--- BEGIN PASSAGE ---

TA members get about $50 for each day they turn up for training and more for fighting overseas. In the depressed north-east, that can make all the difference to a struggling family, like for new father Darren Longstaff.

 

DARREN LONGSTAFF:  Yeah, the money is alright. It is about £27,000 for me and that is a lot of money. Everyone is the same boat. It is a financial issue. I have got a little daughter, Holly who will be one on the 28th of May, and I don't want to leave her but I want to move forward in life. I know I will miss her and she will miss me but when I come back, there will be security.

 

But Darren knows that earning that money carries risk and that soon he will be in a real-life war zone.

 

PROFESSOR MICHAEL CLARKE:  What the TA used to do is back fill, so they used to take supporting roles to release regulars to go to the front, as it were, to take on the combat roles. And that was fine, but increasingly, what is needed is not infantry front line troops, what’s needed are the specialists. They tend to be in the TA and so they are finding themselves on the frontline more often. Sometimes they do it in the first deployment.

 

Veteran ex-regular Graham Smith is this region's welfare officer for the TA.

--- END PASSAGE ---

** INSTRUCTIONS **
1. Output the portion of the TA passage starting with "PROFESSOR MICHAEL CLARKE:  What" and going on through "for the TA.".
2. In the TA passage, on what date will Darren Longstaff's daughter Holly turn one?
The items that follow have no connection to the TA passage.

--- BEGIN LISTED RECORDS ---

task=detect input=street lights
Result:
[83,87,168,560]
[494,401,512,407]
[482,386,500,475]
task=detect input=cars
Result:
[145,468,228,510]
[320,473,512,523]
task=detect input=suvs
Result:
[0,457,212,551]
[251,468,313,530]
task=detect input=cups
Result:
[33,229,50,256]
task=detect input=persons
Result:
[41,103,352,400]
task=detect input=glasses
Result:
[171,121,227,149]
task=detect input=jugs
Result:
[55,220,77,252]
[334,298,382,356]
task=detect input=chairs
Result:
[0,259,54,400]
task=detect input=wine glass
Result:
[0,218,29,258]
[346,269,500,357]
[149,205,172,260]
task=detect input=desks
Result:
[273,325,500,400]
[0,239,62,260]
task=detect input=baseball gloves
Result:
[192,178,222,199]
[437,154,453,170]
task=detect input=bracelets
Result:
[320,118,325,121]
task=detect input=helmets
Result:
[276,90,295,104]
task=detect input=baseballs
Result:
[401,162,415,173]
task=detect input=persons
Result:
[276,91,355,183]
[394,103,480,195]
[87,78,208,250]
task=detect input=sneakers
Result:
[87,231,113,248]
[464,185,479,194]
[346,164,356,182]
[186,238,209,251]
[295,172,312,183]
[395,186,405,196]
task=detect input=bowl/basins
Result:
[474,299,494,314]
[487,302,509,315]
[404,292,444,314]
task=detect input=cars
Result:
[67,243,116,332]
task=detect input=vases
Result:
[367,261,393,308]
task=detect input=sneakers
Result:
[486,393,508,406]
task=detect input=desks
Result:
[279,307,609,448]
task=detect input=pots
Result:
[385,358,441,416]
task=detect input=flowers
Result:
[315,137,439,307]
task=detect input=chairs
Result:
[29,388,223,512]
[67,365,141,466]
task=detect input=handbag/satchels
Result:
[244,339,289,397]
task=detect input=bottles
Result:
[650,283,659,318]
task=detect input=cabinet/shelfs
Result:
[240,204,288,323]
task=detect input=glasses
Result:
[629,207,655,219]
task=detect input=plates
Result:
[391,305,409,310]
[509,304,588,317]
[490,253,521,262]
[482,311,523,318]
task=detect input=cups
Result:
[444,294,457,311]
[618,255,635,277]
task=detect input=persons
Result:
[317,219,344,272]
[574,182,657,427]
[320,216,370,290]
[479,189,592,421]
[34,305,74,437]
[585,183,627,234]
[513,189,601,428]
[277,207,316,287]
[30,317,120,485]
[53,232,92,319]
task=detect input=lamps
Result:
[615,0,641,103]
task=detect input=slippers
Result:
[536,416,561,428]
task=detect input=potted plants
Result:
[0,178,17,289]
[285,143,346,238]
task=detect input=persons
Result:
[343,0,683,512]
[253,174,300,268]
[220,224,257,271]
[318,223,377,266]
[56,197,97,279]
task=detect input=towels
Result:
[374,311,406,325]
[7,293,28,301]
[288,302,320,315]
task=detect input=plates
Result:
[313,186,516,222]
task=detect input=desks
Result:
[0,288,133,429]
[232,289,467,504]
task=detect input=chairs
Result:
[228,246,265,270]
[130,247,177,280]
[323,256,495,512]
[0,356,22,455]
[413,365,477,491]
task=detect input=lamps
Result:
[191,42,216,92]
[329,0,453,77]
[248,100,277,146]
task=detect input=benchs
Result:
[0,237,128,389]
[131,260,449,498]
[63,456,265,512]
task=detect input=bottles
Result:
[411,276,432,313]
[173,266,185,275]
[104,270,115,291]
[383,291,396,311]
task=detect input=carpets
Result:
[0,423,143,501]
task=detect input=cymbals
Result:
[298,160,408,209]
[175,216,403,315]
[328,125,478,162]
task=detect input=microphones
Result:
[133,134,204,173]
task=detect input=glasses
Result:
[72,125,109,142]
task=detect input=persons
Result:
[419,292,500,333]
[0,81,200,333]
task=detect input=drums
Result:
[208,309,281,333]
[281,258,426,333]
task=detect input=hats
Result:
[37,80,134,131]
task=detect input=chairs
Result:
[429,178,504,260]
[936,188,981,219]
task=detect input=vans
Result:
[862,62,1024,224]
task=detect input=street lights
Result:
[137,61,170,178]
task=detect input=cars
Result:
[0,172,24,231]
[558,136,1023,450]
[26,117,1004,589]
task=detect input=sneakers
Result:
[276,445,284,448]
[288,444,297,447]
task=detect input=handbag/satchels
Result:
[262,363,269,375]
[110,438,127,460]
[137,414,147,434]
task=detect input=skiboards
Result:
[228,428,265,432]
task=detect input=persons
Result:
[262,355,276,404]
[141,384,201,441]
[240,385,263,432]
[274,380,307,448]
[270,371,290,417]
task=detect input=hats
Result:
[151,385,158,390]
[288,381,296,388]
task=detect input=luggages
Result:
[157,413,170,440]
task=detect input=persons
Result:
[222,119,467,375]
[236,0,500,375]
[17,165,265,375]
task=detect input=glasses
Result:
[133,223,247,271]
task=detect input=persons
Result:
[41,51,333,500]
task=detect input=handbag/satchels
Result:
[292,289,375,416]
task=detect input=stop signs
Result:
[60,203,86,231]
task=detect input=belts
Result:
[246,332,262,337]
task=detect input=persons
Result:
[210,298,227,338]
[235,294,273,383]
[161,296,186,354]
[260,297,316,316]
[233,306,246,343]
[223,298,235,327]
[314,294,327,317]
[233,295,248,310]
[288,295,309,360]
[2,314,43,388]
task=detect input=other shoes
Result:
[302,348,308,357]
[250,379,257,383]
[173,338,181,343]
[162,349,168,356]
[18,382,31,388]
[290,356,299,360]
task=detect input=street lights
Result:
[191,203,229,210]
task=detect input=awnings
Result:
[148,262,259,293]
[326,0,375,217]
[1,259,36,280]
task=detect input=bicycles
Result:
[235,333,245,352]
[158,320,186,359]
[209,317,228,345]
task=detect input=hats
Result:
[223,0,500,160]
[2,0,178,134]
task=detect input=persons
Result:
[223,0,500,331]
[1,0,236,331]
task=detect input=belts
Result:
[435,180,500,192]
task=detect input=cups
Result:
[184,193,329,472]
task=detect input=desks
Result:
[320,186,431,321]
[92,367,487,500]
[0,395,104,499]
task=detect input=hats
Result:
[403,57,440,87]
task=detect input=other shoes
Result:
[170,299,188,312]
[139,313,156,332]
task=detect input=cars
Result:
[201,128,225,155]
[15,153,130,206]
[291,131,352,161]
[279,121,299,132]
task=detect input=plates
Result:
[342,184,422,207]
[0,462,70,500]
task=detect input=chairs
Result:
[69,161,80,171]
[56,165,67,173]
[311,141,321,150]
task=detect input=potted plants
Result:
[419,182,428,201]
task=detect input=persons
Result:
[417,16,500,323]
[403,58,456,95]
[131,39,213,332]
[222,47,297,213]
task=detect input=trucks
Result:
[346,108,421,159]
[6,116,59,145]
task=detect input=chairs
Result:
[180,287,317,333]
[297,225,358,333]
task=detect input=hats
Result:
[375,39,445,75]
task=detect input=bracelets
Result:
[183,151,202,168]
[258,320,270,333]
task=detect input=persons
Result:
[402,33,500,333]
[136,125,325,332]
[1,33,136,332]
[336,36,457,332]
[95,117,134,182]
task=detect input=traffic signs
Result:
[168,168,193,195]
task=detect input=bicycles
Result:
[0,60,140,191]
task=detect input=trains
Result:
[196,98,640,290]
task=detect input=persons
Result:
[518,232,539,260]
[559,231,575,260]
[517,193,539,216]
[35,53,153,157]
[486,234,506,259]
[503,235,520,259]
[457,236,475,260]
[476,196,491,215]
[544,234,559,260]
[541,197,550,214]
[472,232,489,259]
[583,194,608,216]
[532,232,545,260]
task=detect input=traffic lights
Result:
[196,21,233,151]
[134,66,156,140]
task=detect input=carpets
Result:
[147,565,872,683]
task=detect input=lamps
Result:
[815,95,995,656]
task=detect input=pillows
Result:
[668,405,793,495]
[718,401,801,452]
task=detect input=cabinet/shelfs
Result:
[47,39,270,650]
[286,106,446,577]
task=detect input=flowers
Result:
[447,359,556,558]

--- END LISTED RECORDS ---

** EXERCISE SOLUTIONS **
1.
PROFESSOR MICHAEL CLARKE:  What the TA used to do is back fill, so they used to take supporting roles to release regulars to go to the front, as it were, to take on the combat roles. And that was fine, but increasingly, what is needed is not infantry front line troops, what’s needed are the specialists. They tend to be in the TA and so they are finding themselves on the frontline more often. Sometimes they do it in the first deployment.

 

Veteran ex-regular Graham Smith is this region's welfare officer for the TA.

2. On the 28th of May.